2021 – Getting Women’s Progress Back on Track

Womens-Progress
 

Many of us felt a sigh of relief to tear off the last page of the 2020 calendar. After all the uncertainty, the struggles to survive, and blow after blow to the economy, our collective nerves are shot. But the new year has not brought any change in itself. It’s up to us to focus on what we hope the next 12 months will bring, to look at the inequities that became glaringly apparent in 2020, to create fresh perspectives about what really matters, and to work together to get women’s progress back on track.

COVID-19 has had a devastating effect on women and has blurred the boundaries between work and home. According to Lean In and McKinsey & Company’s Women in the Workplace 2020, “Women—especially women of color—are more likely to have been laid off or furloughed during the COVID-19 crisis, stalling their careers and jeopardizing their financial security. The pandemic has intensified challenges that women already faced. Working mothers have always worked a ‘double shift’—a full day of work, followed by hours spent caring for children and doing household labor. Now the supports that made this possible—including school and childcare—have been upended. Meanwhile, Black women already faced more barriers to advancement than most other employees. Today they’re also coping with the disproportionate impact of COVID-19 on the Black community.” The ongoing stress of racial unrest and violence, inequity in all areas of society, in addition to having to work twice as hard to get half as much has reached toxic levels, whose effects will take years to assess.

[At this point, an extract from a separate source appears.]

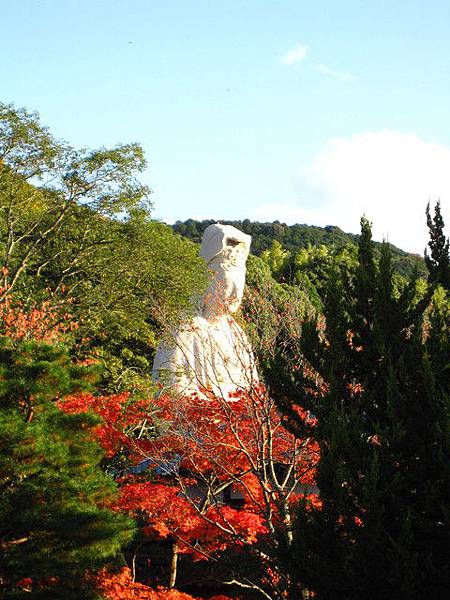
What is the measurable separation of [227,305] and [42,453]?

All the stress, uncertainty and upheaval is causing women to make decisions that even a year ago would have been unheard of, Thousands of women are downshifting or completely exiting their careers, not because their jobs are disappearing, but because their support systems have. The Century Foundation and the Center for American Progress’ report How Covid-19 Sent Women’s Workforce Progress Backward reported, “Four times as many women as men dropped out of the labor force in September, roughly 865,000 women compared with 216,000 men. This validates predictions that the impact of the COVID-19 pandemic on women—and the accompanying childcare and school crises—would be severe.” The report further states, “that the risk of mothers leaving the labor force and reducing work hours in order to assume caretaking responsibilities amounts to $64.5 billion per year in lost wages and economic activity.”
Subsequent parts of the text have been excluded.